January 26th, 2022

Code search in Visual Studio 2022 is about to get much faster

Denizhan Yigitbas
Senior Product Manager

Visual Studio 2022 Find in Files is already more than 2x faster for 95% of searches compared to Visual Studio 2019. We wanted to make code search even better. I am excited to announce that Visual Studio 2022 17.1 Preview 3 introduces indexed Find in Files to make your search experience even faster! To try out the performance improvements yourself, download Visual Studio 2022 Preview:

Gif showing the difference between Find in Files search in VS 2019 and VS 2022
Side-by-side video of VS 17.0 (left) and VS 17.1 Preview (right) searching about 50,000 files in 1,560 projects

How has Visual Studio 2022 Code Searching Improved Compared to Visual Studio 2019

Image FiF Graph

The above graph illustrates the major improvements we have seen in search performance for the 95th percentile of searches executed since Visual Studio 2019. We see that 95% of searches in 17.1 Preview 3 find all matches to a search query in just over 1 second!
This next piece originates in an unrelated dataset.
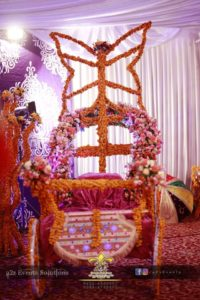 cinderella doli service providers, decorated cinderella doli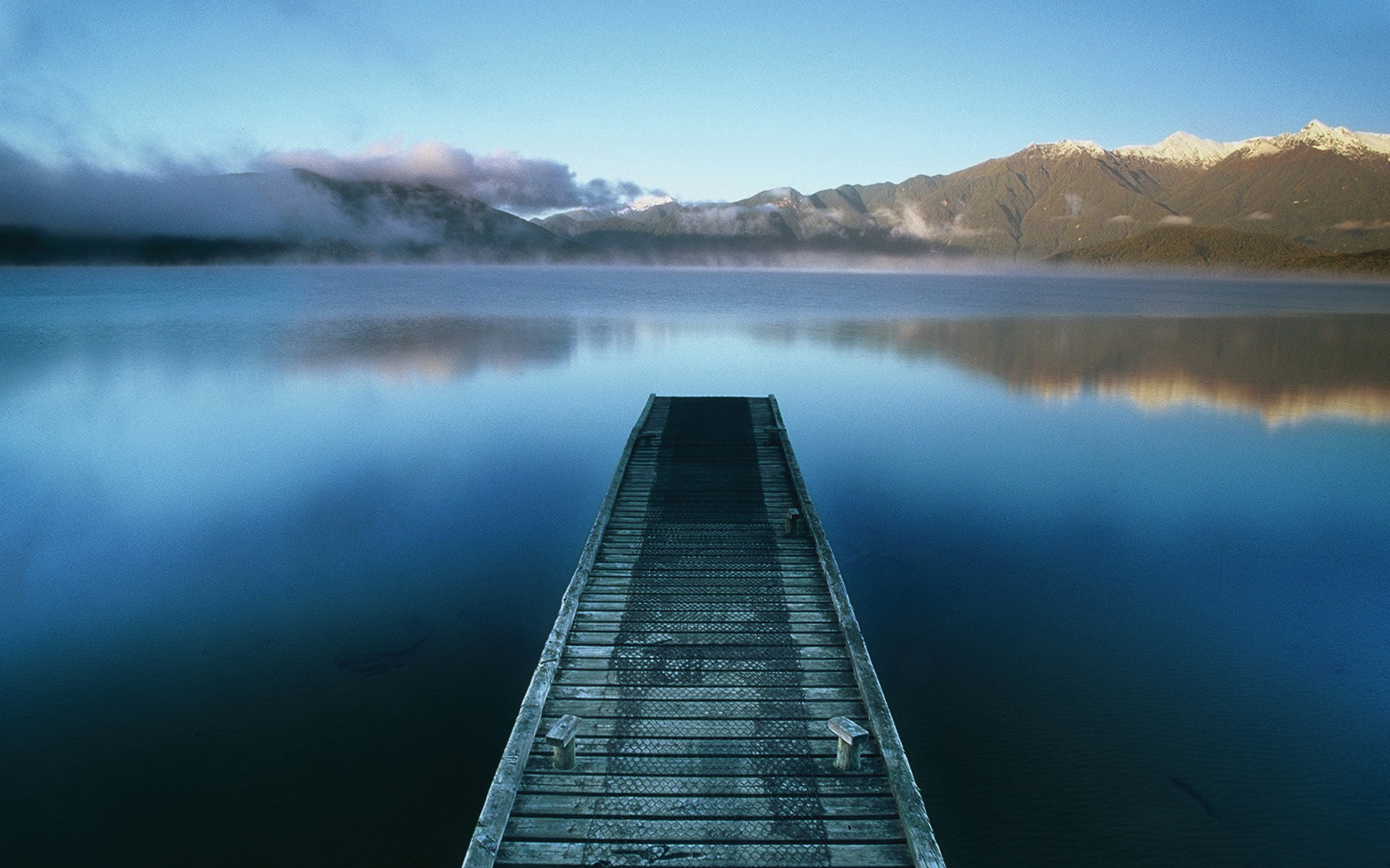 Western Southland - Lake Hauroko Jetty.jpg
For many search scenarios, this search experience will now feel instantaneous…any developers dream.

How does 17.1 Preview 3’s indexed Find in Files work?

To make sure indexed searching is enabled, go to Tools > Options > Environment > Preview Features and verify that “Enable indexing for faster find experience” is checked!

From then on, at solution load or folder open, Visual Studio launches a satellite process ‘ServiceHub.IndexingService.exe’ and transmits a list of files to it to index. The indexer then scrapes through the files and constructs an index of all of the n-grams contained in each file.

When the user performs a ‘Find’, this index is used to prune files from the search so that it completes more quickly.

The indexing process avoids impacting solution load, build, and user activities by running at Below Normal operating system priority outside of the main Visual Studio process.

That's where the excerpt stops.